Professor of Psychiatry and Director of the Division of Schizophrenia Research at Rutgers Biomedical and Health Sciences
Dr. Silverstein's research has included both laboratory and clinical studies.  This includes studies of low-, mid-, and high-level visual processes in the disorder (e.g., retinal function, contrast sensitivity, perceptual organization, and Bayesian effects in reduced illusion susceptibility).  These psychophysical and brain imaging studies have clarified aspects of altered neural circuitry, suggested a basic computational algorithm dysfunction involved in perceptual and conceptual disorganization, and clarified which impairments are state vs. trait related, thereby assisting with biomarker development.  In addition, he has developed and tested a psychological treatment for attentional impairment in schizophrenia.   As primary chair of the 2012 Ernst Strüngmann Forum on schizophrenia at the Frankfurt Institute for Advanced Studies in Germany, he organized a conference of schizophrenia scholars for the purpose of translating current developments in psychology and behavioral neuroscience into a transformed concept of mental illness and schizophrenia.

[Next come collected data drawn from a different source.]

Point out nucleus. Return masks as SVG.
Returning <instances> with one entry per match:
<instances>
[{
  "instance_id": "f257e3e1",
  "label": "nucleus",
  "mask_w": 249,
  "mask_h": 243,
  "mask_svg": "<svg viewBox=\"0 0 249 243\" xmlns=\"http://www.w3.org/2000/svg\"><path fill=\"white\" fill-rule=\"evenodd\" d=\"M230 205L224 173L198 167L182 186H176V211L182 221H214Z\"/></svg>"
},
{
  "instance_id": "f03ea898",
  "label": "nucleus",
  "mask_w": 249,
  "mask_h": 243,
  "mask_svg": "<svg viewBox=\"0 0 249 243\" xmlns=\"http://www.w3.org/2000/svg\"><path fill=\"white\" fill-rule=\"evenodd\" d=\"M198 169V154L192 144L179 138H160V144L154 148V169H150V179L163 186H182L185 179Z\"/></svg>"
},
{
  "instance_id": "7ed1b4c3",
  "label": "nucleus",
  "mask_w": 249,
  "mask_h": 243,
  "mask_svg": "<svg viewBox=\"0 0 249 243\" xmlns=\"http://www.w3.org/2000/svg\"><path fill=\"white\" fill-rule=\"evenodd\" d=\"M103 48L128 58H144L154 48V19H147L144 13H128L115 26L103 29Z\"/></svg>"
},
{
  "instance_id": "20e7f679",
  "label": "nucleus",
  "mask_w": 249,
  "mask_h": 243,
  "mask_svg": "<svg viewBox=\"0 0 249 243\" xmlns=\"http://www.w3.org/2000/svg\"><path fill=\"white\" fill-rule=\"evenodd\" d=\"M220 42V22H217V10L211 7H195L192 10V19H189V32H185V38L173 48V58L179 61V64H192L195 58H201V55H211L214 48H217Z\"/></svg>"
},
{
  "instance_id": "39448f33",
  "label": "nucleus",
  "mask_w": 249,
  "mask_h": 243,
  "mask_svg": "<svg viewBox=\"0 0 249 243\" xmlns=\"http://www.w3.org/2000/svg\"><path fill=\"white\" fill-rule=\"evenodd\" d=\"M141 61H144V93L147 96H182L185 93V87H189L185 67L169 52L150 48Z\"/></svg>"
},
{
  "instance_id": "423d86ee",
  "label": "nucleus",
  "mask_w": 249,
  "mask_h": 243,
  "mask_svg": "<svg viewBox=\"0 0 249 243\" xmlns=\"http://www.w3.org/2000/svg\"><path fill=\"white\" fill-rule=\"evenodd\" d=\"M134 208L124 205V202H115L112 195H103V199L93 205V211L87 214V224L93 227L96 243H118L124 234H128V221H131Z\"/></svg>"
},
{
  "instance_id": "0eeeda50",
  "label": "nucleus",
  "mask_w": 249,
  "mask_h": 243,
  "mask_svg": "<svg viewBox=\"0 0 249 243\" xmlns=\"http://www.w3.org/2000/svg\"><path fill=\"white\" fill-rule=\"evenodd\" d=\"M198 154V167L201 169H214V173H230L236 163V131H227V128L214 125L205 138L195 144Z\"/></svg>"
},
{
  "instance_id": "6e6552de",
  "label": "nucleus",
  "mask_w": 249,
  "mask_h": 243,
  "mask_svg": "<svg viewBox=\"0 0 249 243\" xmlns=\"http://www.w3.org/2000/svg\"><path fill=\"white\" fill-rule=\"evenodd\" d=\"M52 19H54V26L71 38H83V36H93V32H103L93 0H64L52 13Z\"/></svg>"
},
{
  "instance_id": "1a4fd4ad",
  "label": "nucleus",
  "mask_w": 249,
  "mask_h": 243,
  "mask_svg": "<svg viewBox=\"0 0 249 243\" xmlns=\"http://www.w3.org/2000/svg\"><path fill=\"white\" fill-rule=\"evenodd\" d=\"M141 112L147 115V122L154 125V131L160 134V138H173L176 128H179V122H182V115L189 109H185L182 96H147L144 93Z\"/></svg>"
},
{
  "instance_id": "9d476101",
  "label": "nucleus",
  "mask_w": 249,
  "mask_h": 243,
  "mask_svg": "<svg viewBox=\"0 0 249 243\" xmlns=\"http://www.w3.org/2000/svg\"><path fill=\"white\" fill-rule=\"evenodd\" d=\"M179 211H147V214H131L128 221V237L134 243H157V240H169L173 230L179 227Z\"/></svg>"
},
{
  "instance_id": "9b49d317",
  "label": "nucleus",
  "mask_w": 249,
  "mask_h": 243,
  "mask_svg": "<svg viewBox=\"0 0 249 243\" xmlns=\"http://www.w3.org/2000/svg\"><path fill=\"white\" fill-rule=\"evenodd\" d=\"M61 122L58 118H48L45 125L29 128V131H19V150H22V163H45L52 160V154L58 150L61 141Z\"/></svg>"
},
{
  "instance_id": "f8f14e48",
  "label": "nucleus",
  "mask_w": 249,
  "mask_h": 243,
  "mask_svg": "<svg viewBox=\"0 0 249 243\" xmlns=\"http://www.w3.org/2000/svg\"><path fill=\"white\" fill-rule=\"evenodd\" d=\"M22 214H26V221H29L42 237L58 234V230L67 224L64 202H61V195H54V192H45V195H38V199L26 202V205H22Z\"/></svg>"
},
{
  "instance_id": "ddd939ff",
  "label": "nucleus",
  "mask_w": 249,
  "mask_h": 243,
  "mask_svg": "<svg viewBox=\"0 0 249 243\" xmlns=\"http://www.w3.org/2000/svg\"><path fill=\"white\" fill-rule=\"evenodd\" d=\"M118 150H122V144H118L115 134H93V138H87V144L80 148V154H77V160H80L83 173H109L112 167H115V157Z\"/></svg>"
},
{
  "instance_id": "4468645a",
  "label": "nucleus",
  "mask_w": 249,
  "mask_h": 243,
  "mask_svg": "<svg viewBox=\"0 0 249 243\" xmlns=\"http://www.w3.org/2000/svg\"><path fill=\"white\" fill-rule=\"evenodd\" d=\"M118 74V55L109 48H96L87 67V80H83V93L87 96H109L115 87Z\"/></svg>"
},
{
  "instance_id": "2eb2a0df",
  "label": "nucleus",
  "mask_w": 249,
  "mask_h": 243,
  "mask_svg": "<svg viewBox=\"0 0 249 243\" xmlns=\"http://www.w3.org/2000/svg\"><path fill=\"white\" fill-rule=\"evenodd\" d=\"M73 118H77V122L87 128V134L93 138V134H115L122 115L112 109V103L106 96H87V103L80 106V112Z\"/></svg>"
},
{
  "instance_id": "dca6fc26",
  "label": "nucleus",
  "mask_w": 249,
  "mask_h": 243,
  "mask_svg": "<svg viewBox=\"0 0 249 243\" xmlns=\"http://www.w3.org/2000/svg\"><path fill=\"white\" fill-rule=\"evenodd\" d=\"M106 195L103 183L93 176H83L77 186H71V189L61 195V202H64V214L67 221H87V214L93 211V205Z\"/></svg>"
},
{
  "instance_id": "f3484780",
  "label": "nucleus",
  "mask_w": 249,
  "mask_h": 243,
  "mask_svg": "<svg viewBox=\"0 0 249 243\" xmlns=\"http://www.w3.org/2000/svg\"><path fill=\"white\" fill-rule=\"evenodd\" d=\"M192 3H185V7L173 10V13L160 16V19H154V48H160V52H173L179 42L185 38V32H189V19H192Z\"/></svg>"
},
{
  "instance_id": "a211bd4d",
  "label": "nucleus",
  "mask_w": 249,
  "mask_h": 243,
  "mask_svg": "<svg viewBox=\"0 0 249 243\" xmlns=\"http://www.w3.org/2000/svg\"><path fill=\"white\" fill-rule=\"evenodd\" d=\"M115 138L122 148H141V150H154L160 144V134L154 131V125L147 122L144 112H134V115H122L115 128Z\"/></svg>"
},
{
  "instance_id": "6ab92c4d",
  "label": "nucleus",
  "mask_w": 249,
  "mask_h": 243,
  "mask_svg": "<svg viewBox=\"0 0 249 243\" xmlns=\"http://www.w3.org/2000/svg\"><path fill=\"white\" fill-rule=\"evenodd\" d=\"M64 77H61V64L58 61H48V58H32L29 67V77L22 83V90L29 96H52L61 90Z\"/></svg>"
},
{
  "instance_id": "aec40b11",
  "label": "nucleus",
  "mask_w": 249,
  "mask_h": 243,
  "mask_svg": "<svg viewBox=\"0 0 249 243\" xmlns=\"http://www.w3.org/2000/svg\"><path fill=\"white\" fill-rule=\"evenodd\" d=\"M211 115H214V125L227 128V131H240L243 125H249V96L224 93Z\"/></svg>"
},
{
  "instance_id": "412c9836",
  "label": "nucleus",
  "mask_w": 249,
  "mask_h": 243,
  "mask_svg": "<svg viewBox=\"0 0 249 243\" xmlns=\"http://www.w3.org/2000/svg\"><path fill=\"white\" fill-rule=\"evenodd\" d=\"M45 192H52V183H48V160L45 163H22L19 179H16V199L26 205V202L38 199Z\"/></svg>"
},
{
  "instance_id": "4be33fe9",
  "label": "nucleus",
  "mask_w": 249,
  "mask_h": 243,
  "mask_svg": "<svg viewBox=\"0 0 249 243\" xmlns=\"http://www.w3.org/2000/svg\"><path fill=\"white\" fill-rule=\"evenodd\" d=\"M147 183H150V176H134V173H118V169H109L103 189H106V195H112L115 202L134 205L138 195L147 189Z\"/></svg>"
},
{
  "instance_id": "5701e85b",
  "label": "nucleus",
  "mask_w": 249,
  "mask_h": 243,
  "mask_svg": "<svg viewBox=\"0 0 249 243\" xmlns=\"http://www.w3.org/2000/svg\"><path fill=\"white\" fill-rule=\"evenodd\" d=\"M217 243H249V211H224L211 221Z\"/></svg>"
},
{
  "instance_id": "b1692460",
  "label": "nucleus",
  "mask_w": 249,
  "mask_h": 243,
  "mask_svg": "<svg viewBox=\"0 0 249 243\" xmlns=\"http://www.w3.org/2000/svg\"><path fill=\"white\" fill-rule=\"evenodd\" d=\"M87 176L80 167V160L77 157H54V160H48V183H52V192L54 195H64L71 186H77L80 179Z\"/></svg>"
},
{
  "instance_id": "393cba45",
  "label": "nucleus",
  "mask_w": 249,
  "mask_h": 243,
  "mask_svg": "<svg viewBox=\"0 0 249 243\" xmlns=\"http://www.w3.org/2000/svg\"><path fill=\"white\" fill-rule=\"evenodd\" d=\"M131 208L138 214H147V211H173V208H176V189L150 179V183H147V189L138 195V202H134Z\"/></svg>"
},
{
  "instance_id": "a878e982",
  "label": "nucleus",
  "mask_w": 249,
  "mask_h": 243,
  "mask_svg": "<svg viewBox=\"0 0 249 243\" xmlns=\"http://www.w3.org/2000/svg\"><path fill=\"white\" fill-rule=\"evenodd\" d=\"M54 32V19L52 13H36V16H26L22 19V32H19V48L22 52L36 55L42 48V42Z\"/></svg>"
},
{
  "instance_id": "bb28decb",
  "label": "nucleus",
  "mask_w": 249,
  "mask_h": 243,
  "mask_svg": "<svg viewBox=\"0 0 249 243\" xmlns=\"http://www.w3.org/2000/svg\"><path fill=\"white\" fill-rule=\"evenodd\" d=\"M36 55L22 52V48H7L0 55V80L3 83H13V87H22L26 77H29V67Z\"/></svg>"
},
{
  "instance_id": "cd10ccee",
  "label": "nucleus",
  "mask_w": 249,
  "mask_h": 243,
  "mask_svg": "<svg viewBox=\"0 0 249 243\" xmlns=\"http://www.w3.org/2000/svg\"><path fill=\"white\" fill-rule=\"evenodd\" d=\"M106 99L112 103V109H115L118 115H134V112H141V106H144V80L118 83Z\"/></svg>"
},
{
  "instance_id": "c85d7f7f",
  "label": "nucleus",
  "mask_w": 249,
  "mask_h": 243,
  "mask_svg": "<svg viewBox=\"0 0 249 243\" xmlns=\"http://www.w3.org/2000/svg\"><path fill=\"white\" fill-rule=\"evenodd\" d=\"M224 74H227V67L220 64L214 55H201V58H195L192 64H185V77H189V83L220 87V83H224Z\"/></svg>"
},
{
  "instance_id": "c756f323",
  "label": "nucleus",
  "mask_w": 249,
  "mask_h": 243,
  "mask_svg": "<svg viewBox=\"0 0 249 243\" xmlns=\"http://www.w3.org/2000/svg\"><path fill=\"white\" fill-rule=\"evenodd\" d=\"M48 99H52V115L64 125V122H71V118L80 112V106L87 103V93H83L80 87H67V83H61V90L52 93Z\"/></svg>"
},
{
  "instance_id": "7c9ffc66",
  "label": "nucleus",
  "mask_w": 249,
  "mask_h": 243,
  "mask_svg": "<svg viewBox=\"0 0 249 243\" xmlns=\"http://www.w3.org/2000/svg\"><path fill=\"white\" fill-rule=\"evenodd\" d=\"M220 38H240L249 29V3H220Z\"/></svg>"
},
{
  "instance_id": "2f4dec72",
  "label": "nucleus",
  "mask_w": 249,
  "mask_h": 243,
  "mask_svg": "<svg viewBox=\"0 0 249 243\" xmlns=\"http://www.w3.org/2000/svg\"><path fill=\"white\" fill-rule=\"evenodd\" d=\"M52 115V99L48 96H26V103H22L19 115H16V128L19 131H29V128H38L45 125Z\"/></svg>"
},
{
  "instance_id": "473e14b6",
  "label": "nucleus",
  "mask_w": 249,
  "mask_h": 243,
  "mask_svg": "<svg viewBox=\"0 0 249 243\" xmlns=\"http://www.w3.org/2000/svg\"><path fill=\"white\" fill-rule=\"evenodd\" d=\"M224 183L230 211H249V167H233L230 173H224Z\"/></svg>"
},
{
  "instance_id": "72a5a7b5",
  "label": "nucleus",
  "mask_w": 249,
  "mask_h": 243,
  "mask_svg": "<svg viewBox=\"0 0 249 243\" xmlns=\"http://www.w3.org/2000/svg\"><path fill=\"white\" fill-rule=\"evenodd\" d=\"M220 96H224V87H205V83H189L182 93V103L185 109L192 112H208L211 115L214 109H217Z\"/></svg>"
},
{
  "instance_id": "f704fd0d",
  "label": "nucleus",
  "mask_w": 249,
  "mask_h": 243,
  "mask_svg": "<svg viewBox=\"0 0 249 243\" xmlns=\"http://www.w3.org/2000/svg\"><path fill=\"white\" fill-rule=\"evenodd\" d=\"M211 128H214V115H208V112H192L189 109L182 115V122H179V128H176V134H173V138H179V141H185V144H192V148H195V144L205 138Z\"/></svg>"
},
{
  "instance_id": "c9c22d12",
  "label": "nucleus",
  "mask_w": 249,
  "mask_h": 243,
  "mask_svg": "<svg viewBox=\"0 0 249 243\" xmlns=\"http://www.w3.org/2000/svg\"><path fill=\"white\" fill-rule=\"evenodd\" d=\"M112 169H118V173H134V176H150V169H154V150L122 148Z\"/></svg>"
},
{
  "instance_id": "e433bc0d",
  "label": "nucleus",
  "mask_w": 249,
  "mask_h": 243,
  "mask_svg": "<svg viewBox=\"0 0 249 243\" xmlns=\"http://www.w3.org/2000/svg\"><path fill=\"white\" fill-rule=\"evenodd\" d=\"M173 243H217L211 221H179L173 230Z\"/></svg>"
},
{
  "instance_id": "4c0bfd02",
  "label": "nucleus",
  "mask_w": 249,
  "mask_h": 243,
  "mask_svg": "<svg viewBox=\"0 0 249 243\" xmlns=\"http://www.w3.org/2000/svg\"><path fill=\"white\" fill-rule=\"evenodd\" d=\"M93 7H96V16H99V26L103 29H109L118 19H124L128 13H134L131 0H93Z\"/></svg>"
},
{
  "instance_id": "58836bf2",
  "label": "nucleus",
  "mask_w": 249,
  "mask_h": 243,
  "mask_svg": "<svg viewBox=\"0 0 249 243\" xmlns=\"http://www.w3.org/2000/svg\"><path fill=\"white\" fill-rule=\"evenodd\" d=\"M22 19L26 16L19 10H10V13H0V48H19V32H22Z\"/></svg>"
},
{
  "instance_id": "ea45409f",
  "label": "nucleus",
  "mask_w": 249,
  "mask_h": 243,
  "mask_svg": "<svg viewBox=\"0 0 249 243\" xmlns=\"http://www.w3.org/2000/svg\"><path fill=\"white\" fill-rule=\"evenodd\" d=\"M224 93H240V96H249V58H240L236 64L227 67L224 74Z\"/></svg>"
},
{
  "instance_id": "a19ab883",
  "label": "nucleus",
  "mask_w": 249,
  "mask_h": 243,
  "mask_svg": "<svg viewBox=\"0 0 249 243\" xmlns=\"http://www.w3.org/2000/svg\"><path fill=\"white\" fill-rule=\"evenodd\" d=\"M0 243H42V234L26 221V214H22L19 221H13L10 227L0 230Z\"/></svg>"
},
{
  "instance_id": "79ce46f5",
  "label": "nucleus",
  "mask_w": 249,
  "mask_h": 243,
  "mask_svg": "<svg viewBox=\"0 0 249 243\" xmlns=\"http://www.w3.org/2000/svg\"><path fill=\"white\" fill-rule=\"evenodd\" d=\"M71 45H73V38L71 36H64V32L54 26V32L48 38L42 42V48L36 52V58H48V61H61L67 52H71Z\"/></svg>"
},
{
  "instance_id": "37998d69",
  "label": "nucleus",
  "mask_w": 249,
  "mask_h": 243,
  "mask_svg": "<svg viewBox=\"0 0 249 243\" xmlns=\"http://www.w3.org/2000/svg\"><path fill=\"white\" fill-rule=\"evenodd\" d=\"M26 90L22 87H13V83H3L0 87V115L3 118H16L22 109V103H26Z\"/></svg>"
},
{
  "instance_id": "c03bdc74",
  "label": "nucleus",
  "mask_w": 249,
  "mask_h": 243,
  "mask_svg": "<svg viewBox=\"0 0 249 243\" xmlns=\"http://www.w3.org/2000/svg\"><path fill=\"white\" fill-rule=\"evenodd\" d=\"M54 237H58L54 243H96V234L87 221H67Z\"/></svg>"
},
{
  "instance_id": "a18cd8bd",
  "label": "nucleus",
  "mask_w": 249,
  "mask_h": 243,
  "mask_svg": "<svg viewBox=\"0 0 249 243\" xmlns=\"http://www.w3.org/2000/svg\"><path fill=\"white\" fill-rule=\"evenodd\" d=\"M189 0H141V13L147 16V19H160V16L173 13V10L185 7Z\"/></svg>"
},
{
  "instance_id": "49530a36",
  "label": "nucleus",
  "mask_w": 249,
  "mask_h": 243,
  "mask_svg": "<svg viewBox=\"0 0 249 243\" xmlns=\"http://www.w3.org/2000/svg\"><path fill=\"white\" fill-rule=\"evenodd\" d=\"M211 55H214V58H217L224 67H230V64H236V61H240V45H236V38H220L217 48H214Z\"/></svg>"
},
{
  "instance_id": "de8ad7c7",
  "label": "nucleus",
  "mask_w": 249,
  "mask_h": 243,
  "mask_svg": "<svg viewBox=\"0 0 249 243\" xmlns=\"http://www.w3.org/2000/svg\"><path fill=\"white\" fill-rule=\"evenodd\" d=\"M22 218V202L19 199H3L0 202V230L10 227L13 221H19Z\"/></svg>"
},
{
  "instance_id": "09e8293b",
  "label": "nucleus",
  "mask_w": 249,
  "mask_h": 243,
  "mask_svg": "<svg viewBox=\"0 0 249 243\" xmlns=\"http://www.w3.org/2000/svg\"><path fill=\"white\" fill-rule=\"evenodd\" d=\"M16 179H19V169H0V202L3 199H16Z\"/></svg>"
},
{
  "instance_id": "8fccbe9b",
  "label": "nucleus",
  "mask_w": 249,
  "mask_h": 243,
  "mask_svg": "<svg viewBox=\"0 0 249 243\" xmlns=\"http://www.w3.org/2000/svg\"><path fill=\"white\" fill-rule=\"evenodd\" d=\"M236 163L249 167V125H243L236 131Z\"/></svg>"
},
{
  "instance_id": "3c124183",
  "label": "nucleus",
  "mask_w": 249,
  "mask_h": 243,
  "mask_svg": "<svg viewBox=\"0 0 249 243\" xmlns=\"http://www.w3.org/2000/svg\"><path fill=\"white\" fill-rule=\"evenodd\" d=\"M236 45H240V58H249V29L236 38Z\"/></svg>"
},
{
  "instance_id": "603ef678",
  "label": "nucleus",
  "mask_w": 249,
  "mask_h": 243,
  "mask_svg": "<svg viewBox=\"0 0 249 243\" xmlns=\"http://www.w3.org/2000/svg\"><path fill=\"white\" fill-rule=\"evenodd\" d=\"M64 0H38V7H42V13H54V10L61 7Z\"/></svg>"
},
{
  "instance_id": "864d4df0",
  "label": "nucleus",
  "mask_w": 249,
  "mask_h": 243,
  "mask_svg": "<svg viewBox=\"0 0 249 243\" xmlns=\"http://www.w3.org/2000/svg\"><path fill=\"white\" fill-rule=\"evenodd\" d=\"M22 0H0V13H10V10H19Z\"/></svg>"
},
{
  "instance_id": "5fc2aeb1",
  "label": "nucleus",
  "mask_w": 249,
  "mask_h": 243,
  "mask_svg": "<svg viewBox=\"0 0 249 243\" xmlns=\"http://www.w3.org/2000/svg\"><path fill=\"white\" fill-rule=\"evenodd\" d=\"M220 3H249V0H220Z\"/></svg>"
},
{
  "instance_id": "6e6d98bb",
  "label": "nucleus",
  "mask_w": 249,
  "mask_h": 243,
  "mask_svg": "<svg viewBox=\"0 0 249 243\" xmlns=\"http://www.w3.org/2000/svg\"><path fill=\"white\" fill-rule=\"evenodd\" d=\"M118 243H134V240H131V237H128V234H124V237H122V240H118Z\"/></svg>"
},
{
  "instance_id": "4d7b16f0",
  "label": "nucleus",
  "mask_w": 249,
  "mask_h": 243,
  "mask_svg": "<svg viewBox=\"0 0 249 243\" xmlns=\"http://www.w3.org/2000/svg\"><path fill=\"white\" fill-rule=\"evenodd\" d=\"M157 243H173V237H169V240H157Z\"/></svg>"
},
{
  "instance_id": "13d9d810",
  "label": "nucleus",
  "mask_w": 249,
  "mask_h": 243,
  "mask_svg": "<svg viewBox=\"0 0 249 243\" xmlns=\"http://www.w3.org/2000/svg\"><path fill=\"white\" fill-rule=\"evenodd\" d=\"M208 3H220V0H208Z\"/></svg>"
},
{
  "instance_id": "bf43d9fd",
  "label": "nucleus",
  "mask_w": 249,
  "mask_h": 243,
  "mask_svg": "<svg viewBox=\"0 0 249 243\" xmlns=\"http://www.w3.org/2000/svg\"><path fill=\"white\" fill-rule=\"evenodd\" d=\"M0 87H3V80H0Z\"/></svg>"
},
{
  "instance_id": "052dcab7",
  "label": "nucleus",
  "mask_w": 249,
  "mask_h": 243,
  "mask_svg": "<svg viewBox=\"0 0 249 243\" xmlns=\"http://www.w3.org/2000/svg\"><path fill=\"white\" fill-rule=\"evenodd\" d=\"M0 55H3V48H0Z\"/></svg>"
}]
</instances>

Cognitive organization as a dimension of individual differences and psychopathology

Visual processing impairments are well established in schizophrenia. These include abnormalities in contrast sensitivity; various excitatory and inhibitory effects, including those involved in masking and surround suppression; and in form, motion, brightness, and color processing. Many of these effects have been demonstrated using sophisticated psychophysical paradigms that avoid generalized deficit confounds, and many have known neurobiological correlates as revealed by EEG/ERP or functional MRI. Recently, the clinical importance of these impairments has become clearer, with research indicating that they predict conversion to psychosis and are associated with poorer functional outcomes in patients. Moreover, it has been demonstrated that the disturbances in the computational mechanisms and neural circuitry involved in specific visual impairments in schizophrenia are clear examples of more widespread failures in: 1) predictive coding, which is thought to be the basis of positive symptoms; or 2) cognitive coordination, which is thought to be the basis of disorganized symptoms. As would be predicted by these models, positive and disorganized symptoms are significantly and differentially correlated with visual impairments that can be viewed as exemplars of their basic mechanisms. Several studies have also clarified the state/trait status of specific impairments, thereby increasing their utility for studies of treatment-related biomarkers or endophenotypes, respectively. Finally, recent evidence indicates that changes in the retina – the only neural tissue that can be viewed directly in fully awake subjects – are associated with illness progression and poorer cognitive functioning – suggesting their use as a proxy for brain structure and function, as has been demonstrated with other CNS diseases. Additionally, several known visual impairments in schizophrenia suggest either illness- or medication-related retinal effects. This presentation will review data on selected visual processing impairments to demonstrate their different neural bases (from retina to occipital lobe to frontal cortex), computational mechanisms, status as biomarkers, and treatment implications.